The TEA has consistently emphasized that STAAR Alternate 2 is not appropriate for students who score low on standard assessments but are nonetheless working toward grade-level content — or for students whose struggles are primarily behavioral or related to a specific learning disability without a significant cognitive component.

Districts sometimes place students on STAAR Alternate 2 to protect the campus from low STAAR scores. This is an accountability manipulation and a potential denial of appropriate education — if a student is placed on STAAR Alternate 2 when they could access grade-level content with accommodations, they are likely receiving instruction that is less rigorous than they need.

If your child has been designated for STAAR Alternate 2 and you are uncertain whether they meet the five criteria above, ask the ARD committee to walk through each criterion explicitly and document their reasoning. You can also request the IEP goal data that shows the student is working on prerequisite rather than grade-level skills — that data should support the eligibility decision.

STAAR Accommodations and the Texas Diploma

One area parents often overlook: STAAR accommodations can affect high school graduation under the Foundation High School Program (FHSP) only in limited circumstances. Accommodations — changes to how a student accesses material, not to what they are expected to learn — do not prevent a student from earning endorsements or graduating on the standard diploma track.

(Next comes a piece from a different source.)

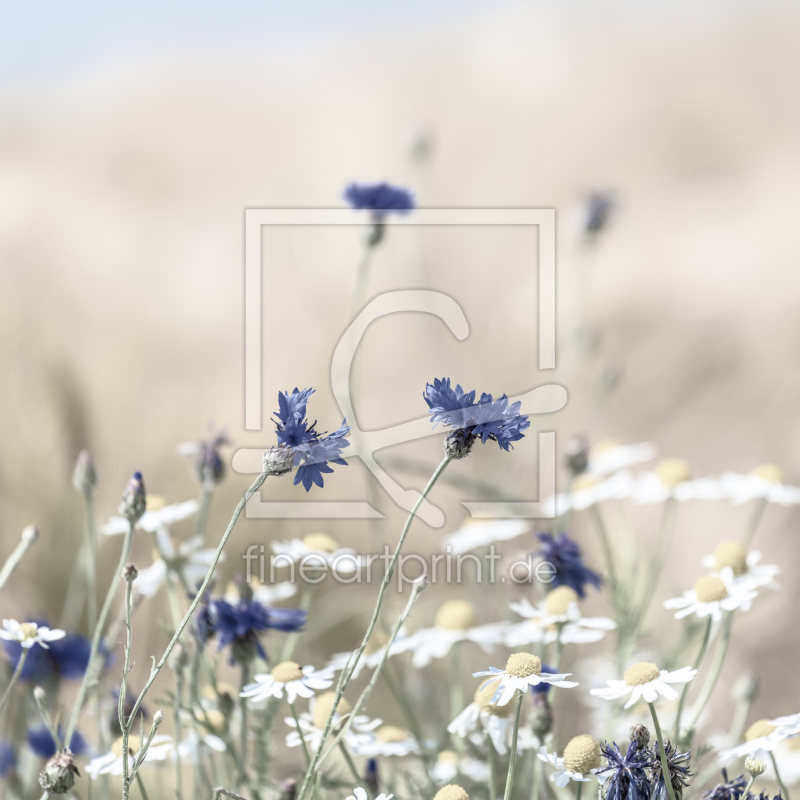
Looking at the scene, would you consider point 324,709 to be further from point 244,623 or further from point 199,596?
point 199,596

What does affect graduation pathways are modifications — changes to the content itself, where the student is assessed on reduced or modified TEKS rather than grade-level standards. If a student's IEP includes instructional modifications, the ARD committee must document whether the modified curriculum still meets the rigor threshold for endorsements.

This is an important distinction for any ARD conversation about high school testing. Extended time on STAAR is an accommodation. Reducing the number of math problems a student is responsible for mastering is a modification. They are not the same thing.

For a full breakdown of how STAAR accommodations connect to the IEP, how the ARD committee documents testing decisions, and what the complete Texas graduation framework looks like for students with disabilities, the Texas IEP & 504 Blueprint lays it out step by step, including what to ask if you believe your child's accommodations are not being applied consistently.

What to Do If STAAR Accommodations Are Denied

If you believe your child needs a specific accommodation on STAAR that the ARD committee has refused to document, request a Prior Written Notice. The district must document why the accommodation was denied and what data supported that decision. A denial without written justification citing specific evaluation data is a procedural violation.

You can also request to see the routine classroom assessment data showing how the student currently performs with and without the accommodation in question. If the teacher has never provided extended time during classroom tests, the absence of evidence for the accommodation is partly an implementation problem — which is a different conversation than whether the accommodation is appropriate.

STAAR testing is one day. But the accommodations that support it — extended time, text-to-speech, small-group settings — are things your child needs every day in the classroom. The IEP should document both, and the ARD committee should be ensuring they are actually delivered.